Problem statement:
Set down again exactly the lines of the listing below that fall between the line holding "Sifiso Nhlapo Olympics" and the line holding "Thermomètre sans fil", inclusive.
*** Opening Input for this task ***
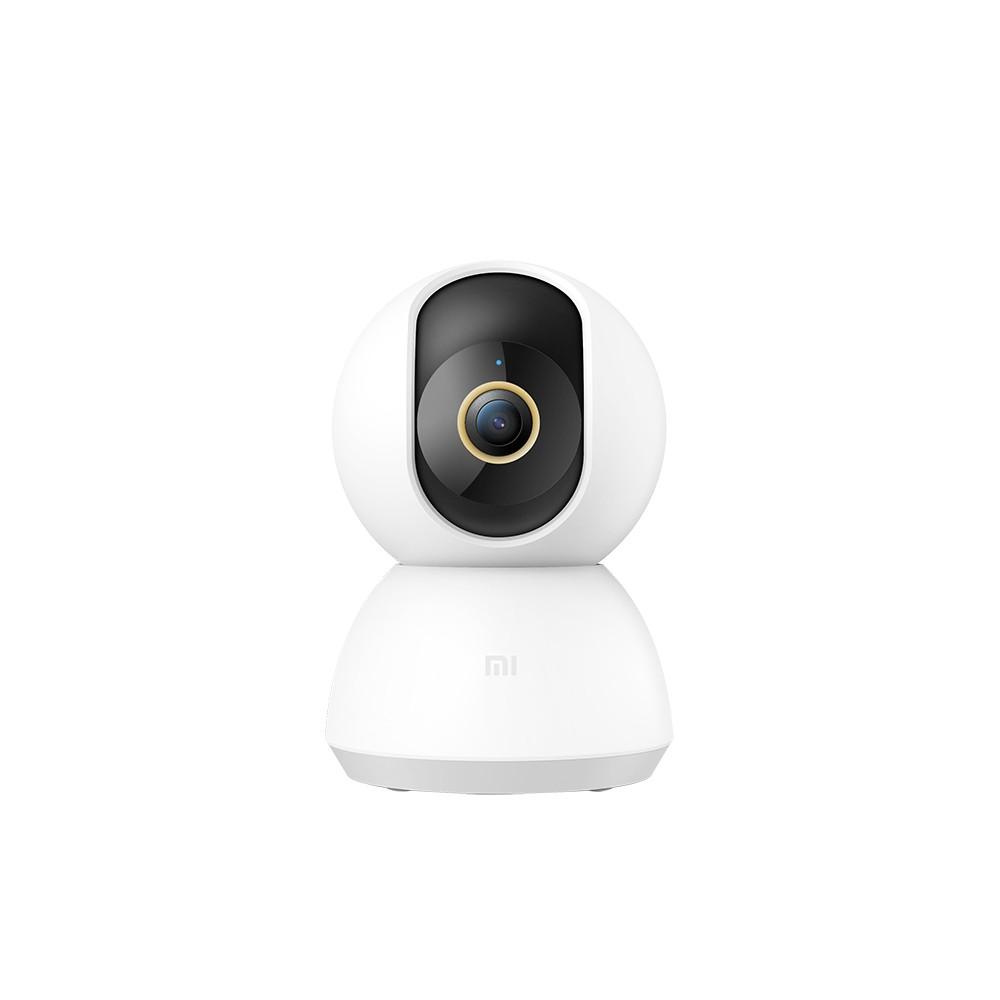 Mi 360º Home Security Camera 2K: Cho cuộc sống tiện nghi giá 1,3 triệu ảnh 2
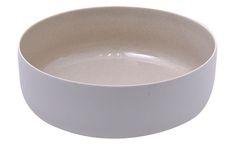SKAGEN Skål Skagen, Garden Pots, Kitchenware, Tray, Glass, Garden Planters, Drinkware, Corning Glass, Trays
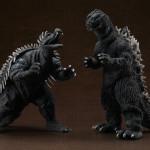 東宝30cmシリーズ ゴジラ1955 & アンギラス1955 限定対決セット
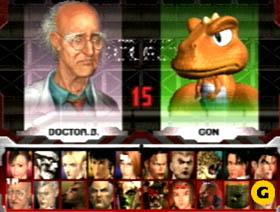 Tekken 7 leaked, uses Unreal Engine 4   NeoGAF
*** Closing Input for this task ***
*** Opening Input for this task ***
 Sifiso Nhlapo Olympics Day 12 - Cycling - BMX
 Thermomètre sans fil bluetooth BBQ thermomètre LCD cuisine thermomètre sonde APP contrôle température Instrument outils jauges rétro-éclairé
*** Closing Input for this task ***
*** Opening Input for this task ***
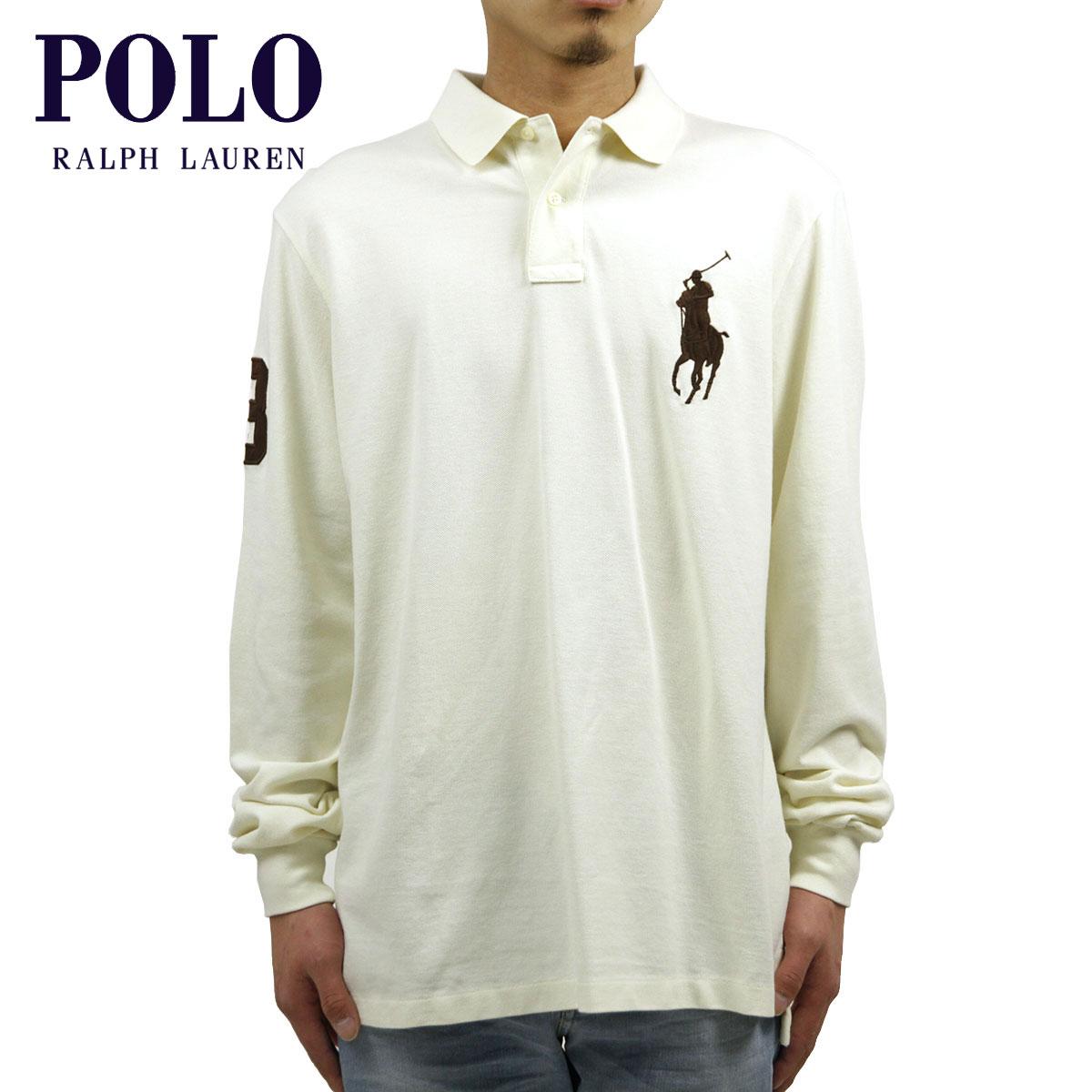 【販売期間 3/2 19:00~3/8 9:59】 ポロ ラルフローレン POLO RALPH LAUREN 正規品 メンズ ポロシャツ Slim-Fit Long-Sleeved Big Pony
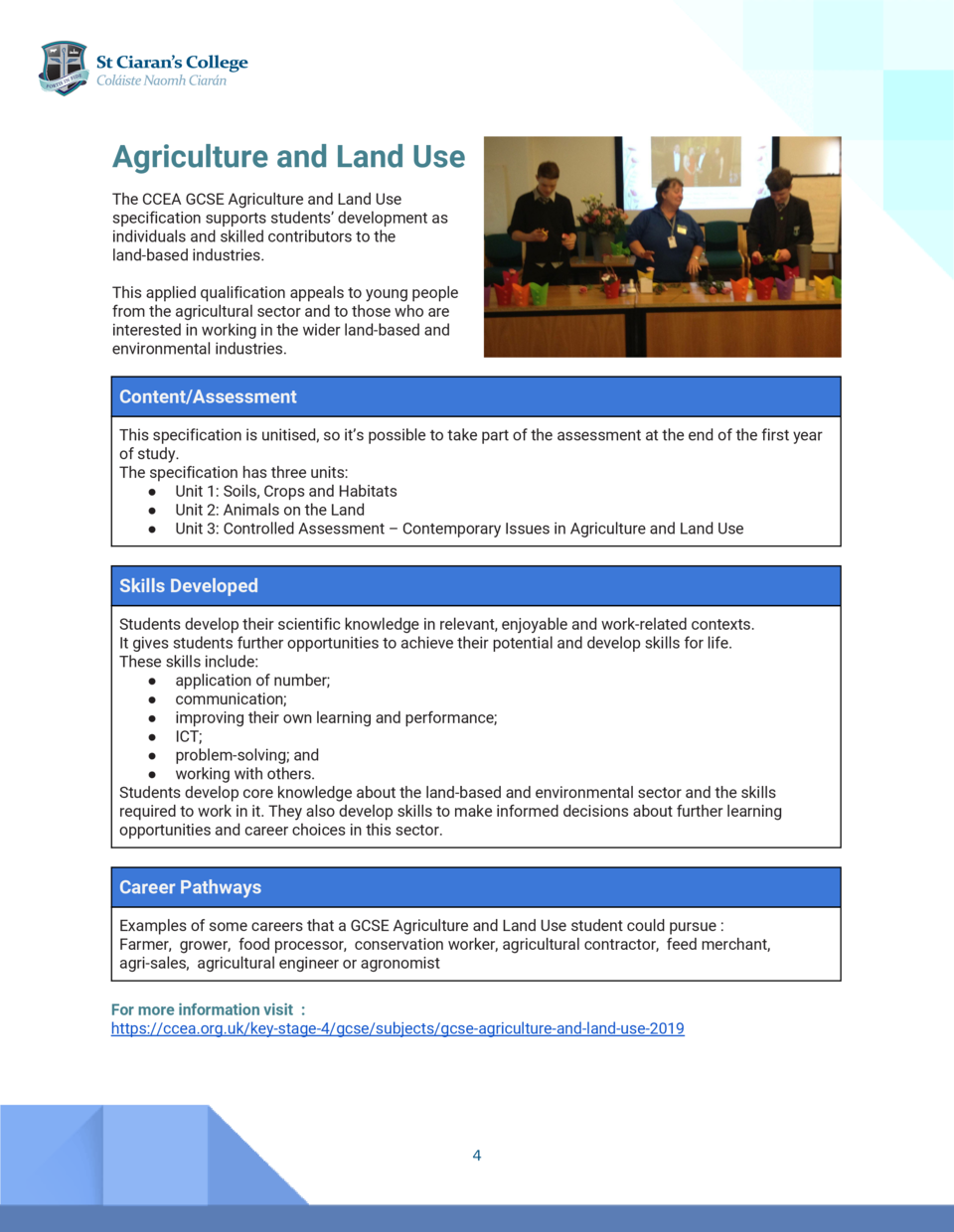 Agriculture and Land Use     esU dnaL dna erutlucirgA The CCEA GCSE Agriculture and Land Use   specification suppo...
*** Closing Input for this task ***
Result of this exercise:
 Sifiso Nhlapo Olympics Day 12 - Cycling - BMX
 Thermomètre sans fil bluetooth BBQ thermomètre LCD cuisine thermomètre sonde APP contrôle température Instrument outils jauges rétro-éclairé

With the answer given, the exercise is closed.